### THINGS TO DO
(1) In the review of Good Night, Oscar, rewrite the part that begins at the words "(© Joan Marcus)" and stops after "who sustained him.", putting "late-night TV" in place of "late-night television".
(2) Answer these questions from the review of Good Night, Oscar:
(a) On what date was the review posted?
(b) Who directed the production?
(c) What three roles does the review give for Oscar Levant?

─── PASSAGE GIVEN ───

Reviews

Review: Sean Hayes Plays Oscar Levant in Good Night, Oscar

Doug Wright’s comedy-drama about a significant television appearance opens on Broadway.

Zachary Stewart

Zachary Stewart

| Broadway |

April 24, 2023

Sean Hayes stars in Doug Wright’s Good Night, Oscar, directed by Lisa Peterson, at Broadway’s Belasco Theatre.
(© Joan Marcus)

There was a time when late-night television was genuinely risqué, rather than a ritual reheating of the same topical jokes (with the names swapped out like mad libs) followed by 30 minutes of softball interviews. Doug Wright revisits that time in Good Night, Oscar, now at Broadway’s Belasco Theatre, with Sean Hayes in the role of pianist, actor, and controversial talk show guest Oscar Levant. A towering comedy that casts a long shadow of melancholy, it’s a beautiful tribute to one of America’s great wits and the woman who sustained him.

─── GIVEN INFORMATION ───

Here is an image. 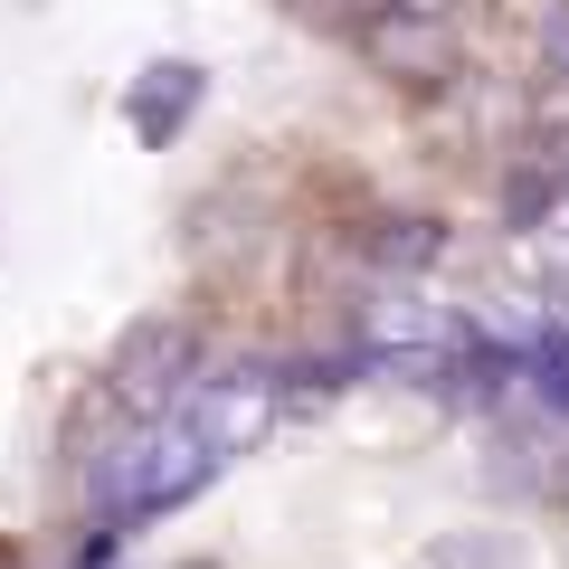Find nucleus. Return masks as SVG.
I'll use <instances>...</instances> for the list:
<instances>
[{"label": "nucleus", "mask_w": 569, "mask_h": 569, "mask_svg": "<svg viewBox=\"0 0 569 569\" xmlns=\"http://www.w3.org/2000/svg\"><path fill=\"white\" fill-rule=\"evenodd\" d=\"M219 466H228L219 437L171 399V408H142L114 447L96 456L86 493H96V512H114V522H123V512H162V503H181V493H200Z\"/></svg>", "instance_id": "f257e3e1"}, {"label": "nucleus", "mask_w": 569, "mask_h": 569, "mask_svg": "<svg viewBox=\"0 0 569 569\" xmlns=\"http://www.w3.org/2000/svg\"><path fill=\"white\" fill-rule=\"evenodd\" d=\"M181 408L219 437V456H238V447H257L266 418H276V370H200V380L181 389Z\"/></svg>", "instance_id": "f03ea898"}, {"label": "nucleus", "mask_w": 569, "mask_h": 569, "mask_svg": "<svg viewBox=\"0 0 569 569\" xmlns=\"http://www.w3.org/2000/svg\"><path fill=\"white\" fill-rule=\"evenodd\" d=\"M370 58L399 77H437L447 67V0H389L370 20Z\"/></svg>", "instance_id": "7ed1b4c3"}, {"label": "nucleus", "mask_w": 569, "mask_h": 569, "mask_svg": "<svg viewBox=\"0 0 569 569\" xmlns=\"http://www.w3.org/2000/svg\"><path fill=\"white\" fill-rule=\"evenodd\" d=\"M114 389L133 408H171L190 389V332L181 323H152V332H133L123 342V361H114Z\"/></svg>", "instance_id": "20e7f679"}, {"label": "nucleus", "mask_w": 569, "mask_h": 569, "mask_svg": "<svg viewBox=\"0 0 569 569\" xmlns=\"http://www.w3.org/2000/svg\"><path fill=\"white\" fill-rule=\"evenodd\" d=\"M447 305H418V295H399V305H380L370 313V342L380 351H418V342H447Z\"/></svg>", "instance_id": "39448f33"}, {"label": "nucleus", "mask_w": 569, "mask_h": 569, "mask_svg": "<svg viewBox=\"0 0 569 569\" xmlns=\"http://www.w3.org/2000/svg\"><path fill=\"white\" fill-rule=\"evenodd\" d=\"M550 67L569 77V0H560V20H550Z\"/></svg>", "instance_id": "423d86ee"}, {"label": "nucleus", "mask_w": 569, "mask_h": 569, "mask_svg": "<svg viewBox=\"0 0 569 569\" xmlns=\"http://www.w3.org/2000/svg\"><path fill=\"white\" fill-rule=\"evenodd\" d=\"M550 276H560V284H569V219H560V228H550Z\"/></svg>", "instance_id": "0eeeda50"}]
</instances>
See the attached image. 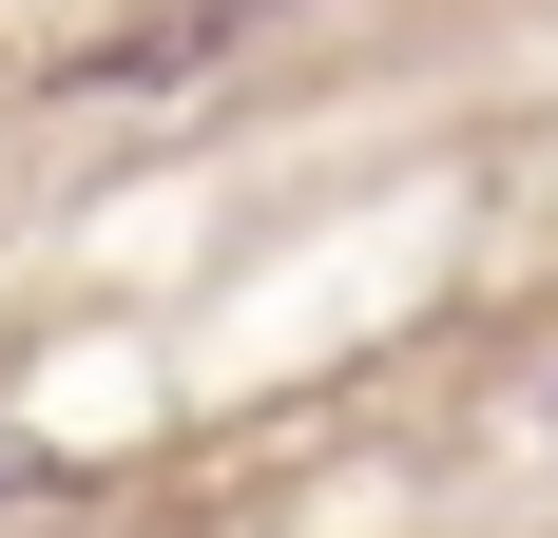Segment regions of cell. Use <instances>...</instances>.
<instances>
[{
  "label": "cell",
  "instance_id": "cell-1",
  "mask_svg": "<svg viewBox=\"0 0 558 538\" xmlns=\"http://www.w3.org/2000/svg\"><path fill=\"white\" fill-rule=\"evenodd\" d=\"M270 0H155L135 39H97V58H58V97H173V77H213L231 39H251Z\"/></svg>",
  "mask_w": 558,
  "mask_h": 538
},
{
  "label": "cell",
  "instance_id": "cell-2",
  "mask_svg": "<svg viewBox=\"0 0 558 538\" xmlns=\"http://www.w3.org/2000/svg\"><path fill=\"white\" fill-rule=\"evenodd\" d=\"M0 500H58V442H0Z\"/></svg>",
  "mask_w": 558,
  "mask_h": 538
},
{
  "label": "cell",
  "instance_id": "cell-3",
  "mask_svg": "<svg viewBox=\"0 0 558 538\" xmlns=\"http://www.w3.org/2000/svg\"><path fill=\"white\" fill-rule=\"evenodd\" d=\"M539 424H558V384H539Z\"/></svg>",
  "mask_w": 558,
  "mask_h": 538
}]
</instances>
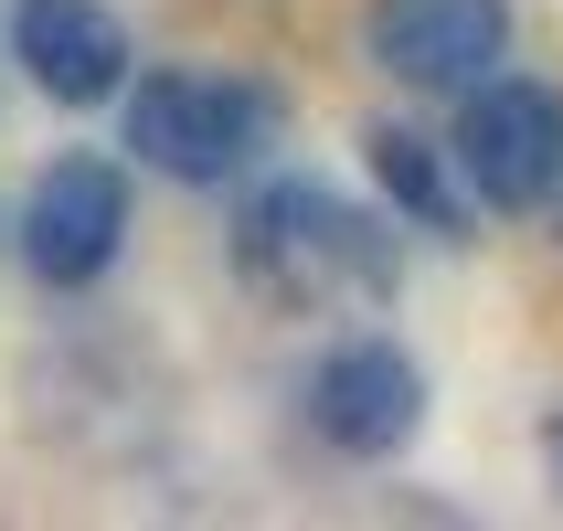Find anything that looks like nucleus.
<instances>
[{
  "label": "nucleus",
  "mask_w": 563,
  "mask_h": 531,
  "mask_svg": "<svg viewBox=\"0 0 563 531\" xmlns=\"http://www.w3.org/2000/svg\"><path fill=\"white\" fill-rule=\"evenodd\" d=\"M245 277L266 287L277 309H319V298H341V287L383 298L394 266H383L373 223L341 213L319 181H277V191H255V213H245Z\"/></svg>",
  "instance_id": "1"
},
{
  "label": "nucleus",
  "mask_w": 563,
  "mask_h": 531,
  "mask_svg": "<svg viewBox=\"0 0 563 531\" xmlns=\"http://www.w3.org/2000/svg\"><path fill=\"white\" fill-rule=\"evenodd\" d=\"M277 139V96L245 75H150L128 96V150L159 181H234Z\"/></svg>",
  "instance_id": "2"
},
{
  "label": "nucleus",
  "mask_w": 563,
  "mask_h": 531,
  "mask_svg": "<svg viewBox=\"0 0 563 531\" xmlns=\"http://www.w3.org/2000/svg\"><path fill=\"white\" fill-rule=\"evenodd\" d=\"M457 181L489 213H532L563 191V96L532 75H478L457 107Z\"/></svg>",
  "instance_id": "3"
},
{
  "label": "nucleus",
  "mask_w": 563,
  "mask_h": 531,
  "mask_svg": "<svg viewBox=\"0 0 563 531\" xmlns=\"http://www.w3.org/2000/svg\"><path fill=\"white\" fill-rule=\"evenodd\" d=\"M128 245V170L118 159H54L22 191V266L43 287H96Z\"/></svg>",
  "instance_id": "4"
},
{
  "label": "nucleus",
  "mask_w": 563,
  "mask_h": 531,
  "mask_svg": "<svg viewBox=\"0 0 563 531\" xmlns=\"http://www.w3.org/2000/svg\"><path fill=\"white\" fill-rule=\"evenodd\" d=\"M510 43V0H373L362 22V54L394 75V86H457L468 96Z\"/></svg>",
  "instance_id": "5"
},
{
  "label": "nucleus",
  "mask_w": 563,
  "mask_h": 531,
  "mask_svg": "<svg viewBox=\"0 0 563 531\" xmlns=\"http://www.w3.org/2000/svg\"><path fill=\"white\" fill-rule=\"evenodd\" d=\"M309 414H319V436L341 446V457H394V446L426 425V373H415L394 341H351V351L319 362Z\"/></svg>",
  "instance_id": "6"
},
{
  "label": "nucleus",
  "mask_w": 563,
  "mask_h": 531,
  "mask_svg": "<svg viewBox=\"0 0 563 531\" xmlns=\"http://www.w3.org/2000/svg\"><path fill=\"white\" fill-rule=\"evenodd\" d=\"M11 64H22L54 107H107V96L128 86V32H118V11H96V0H22V11H11Z\"/></svg>",
  "instance_id": "7"
},
{
  "label": "nucleus",
  "mask_w": 563,
  "mask_h": 531,
  "mask_svg": "<svg viewBox=\"0 0 563 531\" xmlns=\"http://www.w3.org/2000/svg\"><path fill=\"white\" fill-rule=\"evenodd\" d=\"M373 181L394 191L405 213L457 223V202H446V181H437V159H426V139H405V128H373Z\"/></svg>",
  "instance_id": "8"
},
{
  "label": "nucleus",
  "mask_w": 563,
  "mask_h": 531,
  "mask_svg": "<svg viewBox=\"0 0 563 531\" xmlns=\"http://www.w3.org/2000/svg\"><path fill=\"white\" fill-rule=\"evenodd\" d=\"M542 468H553V489H563V414L542 425Z\"/></svg>",
  "instance_id": "9"
}]
</instances>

───

### SOLUTIONS PER TASK
(1)
(© Joan Marcus)

There was a time when late-night TV was genuinely risqué, rather than a ritual reheating of the same topical jokes (with the names swapped out like mad libs) followed by 30 minutes of softball interviews. Doug Wright revisits that time in Good Night, Oscar, now at Broadway’s Belasco Theatre, with Sean Hayes in the role of pianist, actor, and controversial talk show guest Oscar Levant. A towering comedy that casts a long shadow of melancholy, it’s a beautiful tribute to one of America’s great wits and the woman who sustained him.

(2)
(a) April 24, 2023
(b) Lisa Peterson
(c) Pianist, actor, and controversial talk show guest